Lungara is a massif in southwestern Albania, situated between the Bay of Vlorë to the west and Shushicë Valley to the east, further extending from Shëngjergj Pass in the southeast to Drashovicë in the northwest.

Its highest peak, Qiramanga, rises to 1863 m above sea level. Other peaks include Mazhari (1,182 m) and Tragjas (1,281 m).

==Geology==
The main ridge and upper slopes of the massif are largely composed of Mesozoic limestone and dolomite, while the lower sections, up to 600 meters on both flanks, are made up of flysch and molasse deposits. These softer sedimentary formations are highly susceptible to landslides, particularly in the Jonufra sector.

Karst landforms are widespread across the limestone belt and contribute significantly to the rugged relief.

The western slope is markedly steep and heavily dissected, shaped by a major tectonic fault line running from Dukat to Uji i Ftohtë.
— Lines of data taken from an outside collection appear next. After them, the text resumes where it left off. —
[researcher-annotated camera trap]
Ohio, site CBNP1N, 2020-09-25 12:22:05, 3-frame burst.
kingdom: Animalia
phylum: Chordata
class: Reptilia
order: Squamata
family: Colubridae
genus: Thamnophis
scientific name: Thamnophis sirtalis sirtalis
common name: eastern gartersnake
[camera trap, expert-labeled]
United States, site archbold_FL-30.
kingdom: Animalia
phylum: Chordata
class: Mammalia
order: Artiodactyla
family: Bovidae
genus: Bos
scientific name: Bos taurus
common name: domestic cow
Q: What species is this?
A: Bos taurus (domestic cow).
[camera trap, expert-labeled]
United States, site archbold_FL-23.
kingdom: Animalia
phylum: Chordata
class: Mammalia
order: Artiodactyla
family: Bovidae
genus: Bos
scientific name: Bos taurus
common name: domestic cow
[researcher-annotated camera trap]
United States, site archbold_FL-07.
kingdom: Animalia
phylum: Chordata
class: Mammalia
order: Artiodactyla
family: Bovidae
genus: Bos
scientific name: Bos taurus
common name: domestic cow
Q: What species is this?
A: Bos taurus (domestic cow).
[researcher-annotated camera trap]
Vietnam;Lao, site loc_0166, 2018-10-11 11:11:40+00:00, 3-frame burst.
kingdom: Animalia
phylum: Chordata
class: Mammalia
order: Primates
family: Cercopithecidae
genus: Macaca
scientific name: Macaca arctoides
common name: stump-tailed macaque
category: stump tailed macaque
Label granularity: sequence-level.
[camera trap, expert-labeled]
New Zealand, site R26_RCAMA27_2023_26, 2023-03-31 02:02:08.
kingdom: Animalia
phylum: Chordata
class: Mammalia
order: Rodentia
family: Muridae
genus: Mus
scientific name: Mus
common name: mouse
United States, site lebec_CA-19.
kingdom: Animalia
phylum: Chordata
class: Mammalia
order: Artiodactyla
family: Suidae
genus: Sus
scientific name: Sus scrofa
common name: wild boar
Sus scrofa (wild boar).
Because of this structural boundary, the mountain drops abruptly toward the bay. By contrast, the eastern slope is broader and descends more gradually onto the valley.

==Biodiversity==
Vegetation is dominated primarily of Mediterranean shrubland. At higher elevations, fir forests become more common, supplemented by smaller tracts of pine. The massif serves as an important seasonal grazing area, providing pasture during summer and winter.

Beginning in 1966, large sections of the western slopes were cleared of their native scrub vegetation and converted into one of the country's most extensive agricultural regions, cultivated mostly with citrus groves, olive trees and a variety of fruit crops.

The western foothills and coastal margins are distinguished by a succession of small coves, pebble beaches and steep rocky escarpments. This striking landscape has contributed to the area being frequently visited by tourists and becoming a popular attraction of the Albanian Riviera.